国際的な貧困問題の議論では、主に経済的な側面から貧困を測定することが多くあります。代表的なものに、世界銀行などが用いる「絶対的貧困」と、より広い概念である「相対的貧困」があります。
- 絶対的貧困: 生命を維持するための最低限の衣食住さえ確保できない状態を指します。国際的には、1日あたり特定の金額(例えば1.90米ドル、購買力平価に基づき調整)未満で生活している人々を絶対的貧困にあると定義することが一般的です。この基準は、開発途上国における最も深刻な貧困状態を捉えるために用いられます。
- 相対的貧困: その社会の一般的な生活水準と比較して、著しく低い所得や生活レベルにある状態を指します。例えば、国民の所得を低い順に並べたとき、中央値(真ん中の人の所得)の半分に満たない世帯の割合などで測られることがあります。相対的貧困は、経済的に豊かな国であっても存在し、社会的な孤立や機会の剥奪につながることが問題視されます。

[収録項目]
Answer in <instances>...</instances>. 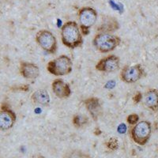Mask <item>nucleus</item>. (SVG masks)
I'll return each instance as SVG.
<instances>
[{"label": "nucleus", "mask_w": 158, "mask_h": 158, "mask_svg": "<svg viewBox=\"0 0 158 158\" xmlns=\"http://www.w3.org/2000/svg\"><path fill=\"white\" fill-rule=\"evenodd\" d=\"M61 40L63 44L70 49L81 47L83 44V36L77 22L70 21L62 26Z\"/></svg>", "instance_id": "obj_1"}, {"label": "nucleus", "mask_w": 158, "mask_h": 158, "mask_svg": "<svg viewBox=\"0 0 158 158\" xmlns=\"http://www.w3.org/2000/svg\"><path fill=\"white\" fill-rule=\"evenodd\" d=\"M107 146H108V147L110 149H112V150L116 149L118 146V140L115 138H110L109 140H108V143H107Z\"/></svg>", "instance_id": "obj_18"}, {"label": "nucleus", "mask_w": 158, "mask_h": 158, "mask_svg": "<svg viewBox=\"0 0 158 158\" xmlns=\"http://www.w3.org/2000/svg\"><path fill=\"white\" fill-rule=\"evenodd\" d=\"M52 91L59 99H67L71 95V89L70 85L65 82L62 79H56L52 81Z\"/></svg>", "instance_id": "obj_12"}, {"label": "nucleus", "mask_w": 158, "mask_h": 158, "mask_svg": "<svg viewBox=\"0 0 158 158\" xmlns=\"http://www.w3.org/2000/svg\"><path fill=\"white\" fill-rule=\"evenodd\" d=\"M35 39L40 47L49 54H55L57 51V40L50 31L46 29L40 30L36 33Z\"/></svg>", "instance_id": "obj_4"}, {"label": "nucleus", "mask_w": 158, "mask_h": 158, "mask_svg": "<svg viewBox=\"0 0 158 158\" xmlns=\"http://www.w3.org/2000/svg\"><path fill=\"white\" fill-rule=\"evenodd\" d=\"M144 103L149 109L154 112L158 111V90L155 89H149L144 96Z\"/></svg>", "instance_id": "obj_14"}, {"label": "nucleus", "mask_w": 158, "mask_h": 158, "mask_svg": "<svg viewBox=\"0 0 158 158\" xmlns=\"http://www.w3.org/2000/svg\"><path fill=\"white\" fill-rule=\"evenodd\" d=\"M17 120V115L15 111L7 107L2 106L0 111V130L8 131L14 127Z\"/></svg>", "instance_id": "obj_9"}, {"label": "nucleus", "mask_w": 158, "mask_h": 158, "mask_svg": "<svg viewBox=\"0 0 158 158\" xmlns=\"http://www.w3.org/2000/svg\"><path fill=\"white\" fill-rule=\"evenodd\" d=\"M152 127L149 121H140L137 123L131 131L132 139L138 145L143 146L150 138Z\"/></svg>", "instance_id": "obj_5"}, {"label": "nucleus", "mask_w": 158, "mask_h": 158, "mask_svg": "<svg viewBox=\"0 0 158 158\" xmlns=\"http://www.w3.org/2000/svg\"><path fill=\"white\" fill-rule=\"evenodd\" d=\"M84 103L85 106L92 118H94V121H97V119L102 115L103 111L102 105L99 98L95 97H89L86 100H85Z\"/></svg>", "instance_id": "obj_10"}, {"label": "nucleus", "mask_w": 158, "mask_h": 158, "mask_svg": "<svg viewBox=\"0 0 158 158\" xmlns=\"http://www.w3.org/2000/svg\"><path fill=\"white\" fill-rule=\"evenodd\" d=\"M127 122L131 125H135L137 123L139 122V116L135 113L131 114L127 118Z\"/></svg>", "instance_id": "obj_17"}, {"label": "nucleus", "mask_w": 158, "mask_h": 158, "mask_svg": "<svg viewBox=\"0 0 158 158\" xmlns=\"http://www.w3.org/2000/svg\"><path fill=\"white\" fill-rule=\"evenodd\" d=\"M120 67V59L115 55H109L100 59L96 64V70L104 73H112Z\"/></svg>", "instance_id": "obj_8"}, {"label": "nucleus", "mask_w": 158, "mask_h": 158, "mask_svg": "<svg viewBox=\"0 0 158 158\" xmlns=\"http://www.w3.org/2000/svg\"><path fill=\"white\" fill-rule=\"evenodd\" d=\"M145 75V70L141 64L126 66L122 69L120 78L123 81L127 84L135 83L139 81Z\"/></svg>", "instance_id": "obj_7"}, {"label": "nucleus", "mask_w": 158, "mask_h": 158, "mask_svg": "<svg viewBox=\"0 0 158 158\" xmlns=\"http://www.w3.org/2000/svg\"><path fill=\"white\" fill-rule=\"evenodd\" d=\"M78 19L81 34L87 36L89 33L90 28L97 22V13L91 7H84L79 10Z\"/></svg>", "instance_id": "obj_6"}, {"label": "nucleus", "mask_w": 158, "mask_h": 158, "mask_svg": "<svg viewBox=\"0 0 158 158\" xmlns=\"http://www.w3.org/2000/svg\"><path fill=\"white\" fill-rule=\"evenodd\" d=\"M72 122L74 126L76 128H81L86 125L89 122V119L86 116L82 115H75L73 116V119H72Z\"/></svg>", "instance_id": "obj_16"}, {"label": "nucleus", "mask_w": 158, "mask_h": 158, "mask_svg": "<svg viewBox=\"0 0 158 158\" xmlns=\"http://www.w3.org/2000/svg\"><path fill=\"white\" fill-rule=\"evenodd\" d=\"M73 70V62L69 56H60L47 64L48 73L55 76H65L70 74Z\"/></svg>", "instance_id": "obj_3"}, {"label": "nucleus", "mask_w": 158, "mask_h": 158, "mask_svg": "<svg viewBox=\"0 0 158 158\" xmlns=\"http://www.w3.org/2000/svg\"><path fill=\"white\" fill-rule=\"evenodd\" d=\"M20 74L28 80L36 79L40 76V68L35 63L29 62H21L19 68Z\"/></svg>", "instance_id": "obj_11"}, {"label": "nucleus", "mask_w": 158, "mask_h": 158, "mask_svg": "<svg viewBox=\"0 0 158 158\" xmlns=\"http://www.w3.org/2000/svg\"><path fill=\"white\" fill-rule=\"evenodd\" d=\"M142 94H141L140 92H138V93H137V94L133 97V101L135 103V104H138V103L142 101Z\"/></svg>", "instance_id": "obj_19"}, {"label": "nucleus", "mask_w": 158, "mask_h": 158, "mask_svg": "<svg viewBox=\"0 0 158 158\" xmlns=\"http://www.w3.org/2000/svg\"><path fill=\"white\" fill-rule=\"evenodd\" d=\"M121 44L119 36L109 32H99L93 40V44L101 53H108L115 50Z\"/></svg>", "instance_id": "obj_2"}, {"label": "nucleus", "mask_w": 158, "mask_h": 158, "mask_svg": "<svg viewBox=\"0 0 158 158\" xmlns=\"http://www.w3.org/2000/svg\"><path fill=\"white\" fill-rule=\"evenodd\" d=\"M118 29V23L117 22V21H115V19H112V18H110L109 21L104 22L102 25L98 28L97 30L99 31V32H109L111 33L113 32L114 31Z\"/></svg>", "instance_id": "obj_15"}, {"label": "nucleus", "mask_w": 158, "mask_h": 158, "mask_svg": "<svg viewBox=\"0 0 158 158\" xmlns=\"http://www.w3.org/2000/svg\"><path fill=\"white\" fill-rule=\"evenodd\" d=\"M31 100L34 104L40 106H48L51 101L48 92L44 89H40L33 92L31 95Z\"/></svg>", "instance_id": "obj_13"}, {"label": "nucleus", "mask_w": 158, "mask_h": 158, "mask_svg": "<svg viewBox=\"0 0 158 158\" xmlns=\"http://www.w3.org/2000/svg\"><path fill=\"white\" fill-rule=\"evenodd\" d=\"M118 131L120 132V133H124L125 131H126V127L124 124H121L119 127H118Z\"/></svg>", "instance_id": "obj_20"}]
</instances>
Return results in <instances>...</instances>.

◆ **指示**
- 1) 貧困の測定に関する文章をもとに、次の問いに答えてください。
(a) 絶対的貧困の国際的な基準として例に挙がっている1日あたりの金額はいくらですか。
(b) 相対的貧困の測り方の例では、所得の中央値のどれだけに満たない世帯の割合が使われますか。
(c) 絶対的貧困の基準は、何を捉えるために用いられますか。
- 2) 貧困の測定に関する文章を、最後の文の後から書き進めてください。

◆ **回答一覧**
- 1)
(a) 1.90米ドル(購買力平価に基づき調整)
(b) 半分
(c) 開発途上国における最も深刻な貧困状態

- 2)
これらの定義は、貧困の異なる側面を捉えるための重要な指標ですが、貧困は単に所得が低いというだけでなく、健康、教育、衛生環境、政治参加の機会など、様々な側面で人間らしい生活を送る上で必要なものが欠如している状態、つまり「多次元的な剥奪」を含む概念として理解されるようになっています。
貧困の歴史的な捉え方の変化
貧困という現象そのものは人類の歴史を通じて存在してきましたが、それが社会問題として認識され、どのように捉えられ、対策が考えられるようになったかは、時代と共に変化してきました。
- 前近代: 多くの人々が農業に依存し、自然災害や疫病が頻繁に発生する時代においては、貧困は生存そのものが脅かされる状態、飢餓や困窮と同義であることが多くありました。貧困は個人の不運や能力不足、あるいは共同体からの脱落と見なされる側面がありましたが、同時に相互扶助の仕組みも存在しました。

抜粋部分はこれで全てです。